The push towards phishing-resistant authentication (FIDO2, passkeys, certificate-based auth) has picked up speed, but honestly, most organisations are still in the early stages of getting it deployed. This is going to be a multi-year journey for many.
Personal Highlights
MVP Renewal
I was fortunate enough to have my Microsoft MVP award renewed again this year. I never take this for granted — it’s recognition of community contribution and I’m really proud of it. The MVP community continues to be one of the best professional networks I’m part of. The access to product teams, the early insight into roadmaps, and most importantly the friendships with other MVPs around the world — it’s something a bit special.
Blog Growth
This blog’s grown more than I expected. Traffic roughly doubled compared to 2024, and some posts I’ve written got picked up and shared far more widely than I anticipated. The Conditional Access and Defender for Cloud posts continue to be the most popular, but some of the identity governance content has really resonated too. Thank you to everyone who reads, shares, and reaches out with feedback — it makes the effort worthwhile, it really does.
Events and Speaking
2025 was a busy one on the events front. Ignite in November was the highlight as always, but I also got the opportunity to speak at several community events throughout the year. The Microsoft Cloud Security User Group continues to go from strength to strength, and the sessions we’ve run this year have been some of our best. Massive thanks to everyone who’s presented, attended, or supported the group.

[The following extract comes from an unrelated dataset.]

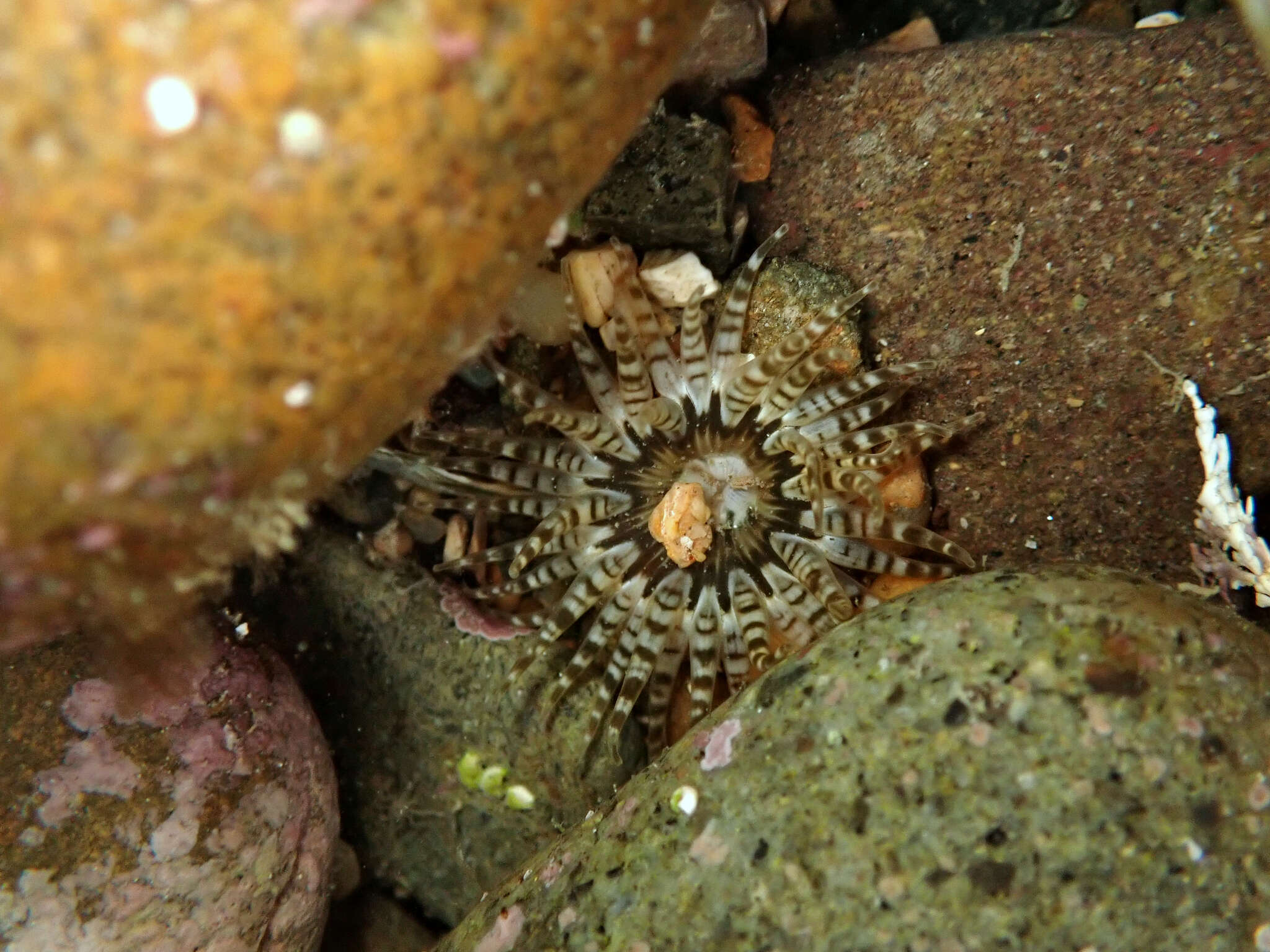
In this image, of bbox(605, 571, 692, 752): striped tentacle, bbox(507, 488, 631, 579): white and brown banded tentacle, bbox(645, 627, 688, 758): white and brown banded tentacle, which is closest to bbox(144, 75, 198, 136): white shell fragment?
bbox(507, 488, 631, 579): white and brown banded tentacle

I also attended some fantastic community-run conferences. The quality of content from the community never fails to impress me. People sharing knowledge freely, helping each other out — I don’t think I’ll ever get tired of that.
Certifications and Learning
Picked up a couple of new certifications this year and renewed several others. I won’t list them all, but the SC-300 renewal was a good reminder of just how much Entra ID has changed. If you haven’t looked at the exam content recently, it’s worth checking — it’s evolved a lot to cover the newer capabilities.

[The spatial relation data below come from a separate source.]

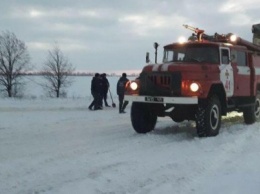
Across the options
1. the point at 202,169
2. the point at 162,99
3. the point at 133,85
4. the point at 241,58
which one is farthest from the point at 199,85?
the point at 202,169

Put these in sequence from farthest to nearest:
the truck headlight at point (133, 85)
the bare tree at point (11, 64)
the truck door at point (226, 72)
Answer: the bare tree at point (11, 64)
the truck door at point (226, 72)
the truck headlight at point (133, 85)

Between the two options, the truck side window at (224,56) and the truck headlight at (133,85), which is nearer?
the truck headlight at (133,85)

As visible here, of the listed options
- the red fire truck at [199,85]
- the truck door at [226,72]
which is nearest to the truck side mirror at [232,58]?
the red fire truck at [199,85]

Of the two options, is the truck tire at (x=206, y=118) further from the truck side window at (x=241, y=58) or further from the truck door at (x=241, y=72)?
the truck side window at (x=241, y=58)

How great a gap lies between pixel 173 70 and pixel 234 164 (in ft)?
11.2

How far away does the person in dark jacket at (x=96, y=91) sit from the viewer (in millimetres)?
19531

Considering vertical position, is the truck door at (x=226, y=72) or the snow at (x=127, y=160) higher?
the truck door at (x=226, y=72)

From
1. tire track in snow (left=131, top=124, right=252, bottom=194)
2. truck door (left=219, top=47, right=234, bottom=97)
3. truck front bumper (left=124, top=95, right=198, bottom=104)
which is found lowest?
tire track in snow (left=131, top=124, right=252, bottom=194)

What I’m Looking Forward to in 2026
A few things I’m excited about heading into the new year:
- Phishing-resistant auth at scale — I reckon 2026 is the year passkeys go mainstream in enterprise. The tooling is ready, the user experience is there, and the threat environment demands it. Looking forward to helping more organisations make this transition.
- Security Copilot agents maturing — The potential for autonomous security agents is huge, but we need to see them battle-tested in production. I expect 2026 will be when that happens.

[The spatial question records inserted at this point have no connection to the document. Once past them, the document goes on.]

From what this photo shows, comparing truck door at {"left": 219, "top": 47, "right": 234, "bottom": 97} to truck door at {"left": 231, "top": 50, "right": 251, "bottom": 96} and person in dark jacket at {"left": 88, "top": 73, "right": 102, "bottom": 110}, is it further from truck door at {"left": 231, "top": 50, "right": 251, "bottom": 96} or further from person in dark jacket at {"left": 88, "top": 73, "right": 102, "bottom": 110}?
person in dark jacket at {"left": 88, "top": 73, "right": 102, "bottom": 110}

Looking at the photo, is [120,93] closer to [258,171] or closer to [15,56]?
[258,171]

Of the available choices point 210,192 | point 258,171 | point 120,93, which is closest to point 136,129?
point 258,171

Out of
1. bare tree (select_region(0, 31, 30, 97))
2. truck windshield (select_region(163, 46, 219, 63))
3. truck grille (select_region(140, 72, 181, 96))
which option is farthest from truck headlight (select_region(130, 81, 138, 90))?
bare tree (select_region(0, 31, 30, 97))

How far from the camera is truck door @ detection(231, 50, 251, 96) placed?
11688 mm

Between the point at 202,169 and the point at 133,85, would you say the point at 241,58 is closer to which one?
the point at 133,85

- Exposure Management adoption — Now that it’s GA, I think Exposure Management is going to change how organisations think about and communicate security posture. Planning to do a lot more work with this.
- More community content — I’ve got plans for the blog, the user group, and a couple of other projects I’m not quite ready to share yet. Watch this space.
Thank You
I want to end by saying thank you. To everyone who reads this blog, attends the user group, shares content, asks questions, and generally makes the cloud security community what it is. None of this happens in isolation, and I’m grateful for every conversation, every bit of feedback, and every connection.
Here’s to 2026. I’ve got a feeling it’s going to be a big one.
Have a brilliant New Year, and I’ll see you on the other side.